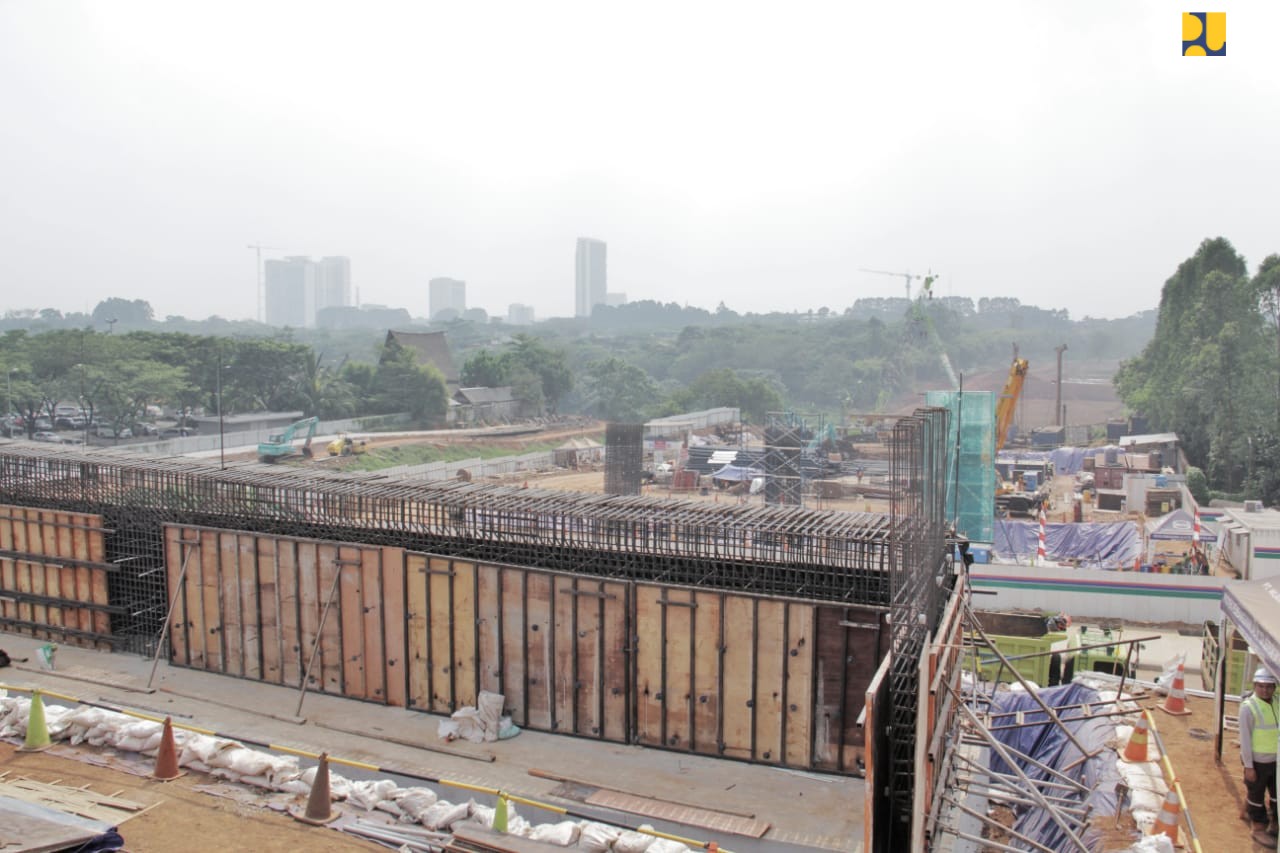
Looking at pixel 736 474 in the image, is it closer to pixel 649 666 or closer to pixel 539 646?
pixel 539 646

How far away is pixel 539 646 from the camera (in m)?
13.2

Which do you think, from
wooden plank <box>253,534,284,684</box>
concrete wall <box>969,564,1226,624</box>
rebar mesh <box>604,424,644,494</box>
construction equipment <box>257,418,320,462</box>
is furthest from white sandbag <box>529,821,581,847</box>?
construction equipment <box>257,418,320,462</box>

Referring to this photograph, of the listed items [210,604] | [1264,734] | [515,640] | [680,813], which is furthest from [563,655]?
[1264,734]

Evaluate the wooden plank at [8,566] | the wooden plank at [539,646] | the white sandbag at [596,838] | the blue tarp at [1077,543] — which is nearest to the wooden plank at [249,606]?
the wooden plank at [539,646]

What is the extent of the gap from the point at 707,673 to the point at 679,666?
390mm

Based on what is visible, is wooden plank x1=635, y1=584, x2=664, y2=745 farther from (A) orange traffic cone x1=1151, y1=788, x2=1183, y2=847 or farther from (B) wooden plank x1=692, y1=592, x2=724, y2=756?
(A) orange traffic cone x1=1151, y1=788, x2=1183, y2=847

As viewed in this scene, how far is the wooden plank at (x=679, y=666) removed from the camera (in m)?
12.3

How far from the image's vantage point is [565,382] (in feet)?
285

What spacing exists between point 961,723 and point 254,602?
35.2 ft

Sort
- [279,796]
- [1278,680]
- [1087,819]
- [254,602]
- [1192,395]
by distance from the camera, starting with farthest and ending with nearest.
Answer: [1192,395] < [254,602] < [279,796] < [1087,819] < [1278,680]

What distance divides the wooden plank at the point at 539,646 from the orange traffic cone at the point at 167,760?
4399 mm

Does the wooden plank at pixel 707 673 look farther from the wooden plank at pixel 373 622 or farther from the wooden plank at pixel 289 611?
the wooden plank at pixel 289 611

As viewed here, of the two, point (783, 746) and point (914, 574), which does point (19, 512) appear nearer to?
point (783, 746)

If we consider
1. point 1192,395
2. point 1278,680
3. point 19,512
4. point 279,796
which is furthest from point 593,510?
point 1192,395
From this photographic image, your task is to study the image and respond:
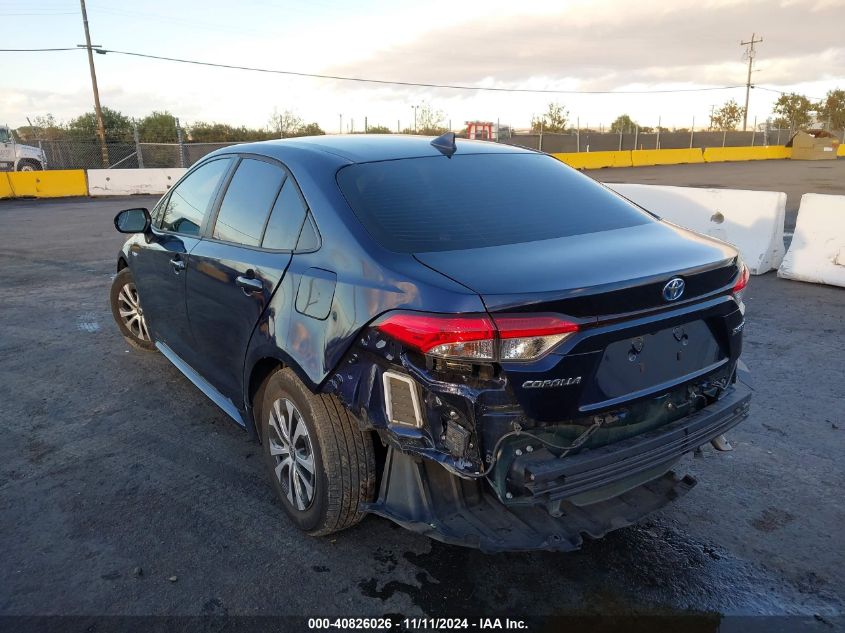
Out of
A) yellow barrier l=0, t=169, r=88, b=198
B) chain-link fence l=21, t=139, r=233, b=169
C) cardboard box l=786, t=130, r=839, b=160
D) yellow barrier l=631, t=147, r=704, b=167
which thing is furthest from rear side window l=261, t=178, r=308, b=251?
cardboard box l=786, t=130, r=839, b=160

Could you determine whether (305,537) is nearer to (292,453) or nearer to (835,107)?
(292,453)

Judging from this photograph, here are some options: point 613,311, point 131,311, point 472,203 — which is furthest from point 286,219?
point 131,311

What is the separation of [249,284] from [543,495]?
1620 millimetres

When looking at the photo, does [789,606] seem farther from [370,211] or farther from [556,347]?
[370,211]

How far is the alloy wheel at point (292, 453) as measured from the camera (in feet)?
9.00

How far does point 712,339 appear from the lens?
258cm

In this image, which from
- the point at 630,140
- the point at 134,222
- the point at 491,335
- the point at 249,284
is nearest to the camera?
the point at 491,335

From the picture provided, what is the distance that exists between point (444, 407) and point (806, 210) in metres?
6.85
# # #
> [GOAL] Pull out each line of the records that contains the word "nearest", and copy those lines in full.

> [SOLUTION TO THE EXERCISE]
Evaluate the wooden plank at [8,566] | the wooden plank at [539,646] | the white sandbag at [596,838] | the blue tarp at [1077,543] — which is nearest to the wooden plank at [249,606]?
by distance from the camera, starting with farthest and ending with nearest.
is nearest to the camera?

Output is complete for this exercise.